Here, $qq$is the charge of the particle (including its sign) and$\overrightarrow{E}$is the electric field that other charges have produced at the location of the particle.

The magnitude of the electric field is as follows:

$E=\frac{q}{4\pi {\epsilon }_o{R}^2}$ ……. (ii)

Here,

$R$= The distance of field point from the charge

$q$= charge of the particle

To float the sphere, we have to apply upward force that is equal to gravitational force or weight of the sphere. The force on the charge due to electric field is product of electric field and charge. The sign of charge decides the direction of the force. The given electric field is pointing downward direction. Therefore, to create a force in the upward direction, we should have a negative charge on the sphere.

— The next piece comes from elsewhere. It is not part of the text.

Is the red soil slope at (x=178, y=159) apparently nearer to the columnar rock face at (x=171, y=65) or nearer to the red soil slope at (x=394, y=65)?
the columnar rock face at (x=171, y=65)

The magnitude of the charge is found by working with the absolute value of equation (i) as:

$\begin{array}{c}\left|q\right|=\frac{F}{E}\\ =\frac{4.4\text{N}}{150\text{N}/\text{C}}\\ =0.029\text{C}\end{array}$

Hence, the value of the charge is.$-0.029\text{C}$

Since, the mass of the sphere is given as:

$m=\frac{F}{g}$

Substitute the values and solve as:

$\begin{array}{c}m=\frac{4.4\text{N}}{9.8\text{m}/{\text{s}}^2}\\ =0.45\text{kg}\end{array}$

From the density of sulphur$(2.1\times {10}^3\text{\hspace{0.17em}kg}/{\text{m}}^3)$ ,find the radius of the sphere as follows:

$\begin{array}{c}{\rho }_{sulfur}\left(\frac{4}{3}\pi r^3\right)=m_{sphere}\\ r={\left(\frac{3m_{sphere}}{4\pi {\rho }_{sulfur}}\right)}^{\frac{1}{3}}\\ =0.037\text{m}\end{array}$

Now use the equation (ii), to find the electric field using the above data:

$\begin{array}{c}E=\frac{(9\times {10}^9\text{kg}\cdot {\text{m}}^3/{\text{s}}^2\cdot {\text{C}}^2)\left(0.029\text{C}\right)}{{\left(0.037{\text{m}}^2\right)}^2}\\ =1.90\times {10}^{11}\text{\hspace{0.17em}N}/\text{C}\\ \approx 2\times {10}^{11}\text{\hspace{0.17em}N}/\text{C}\end{array}$

The quantity of the electric field is too large. It will be very difficult to maintain this high electric field in the air. Also, with this large electric field, as the repulsive forces would explode the sphere.

Thus, the large value of the electric field makes the experiment too impractical.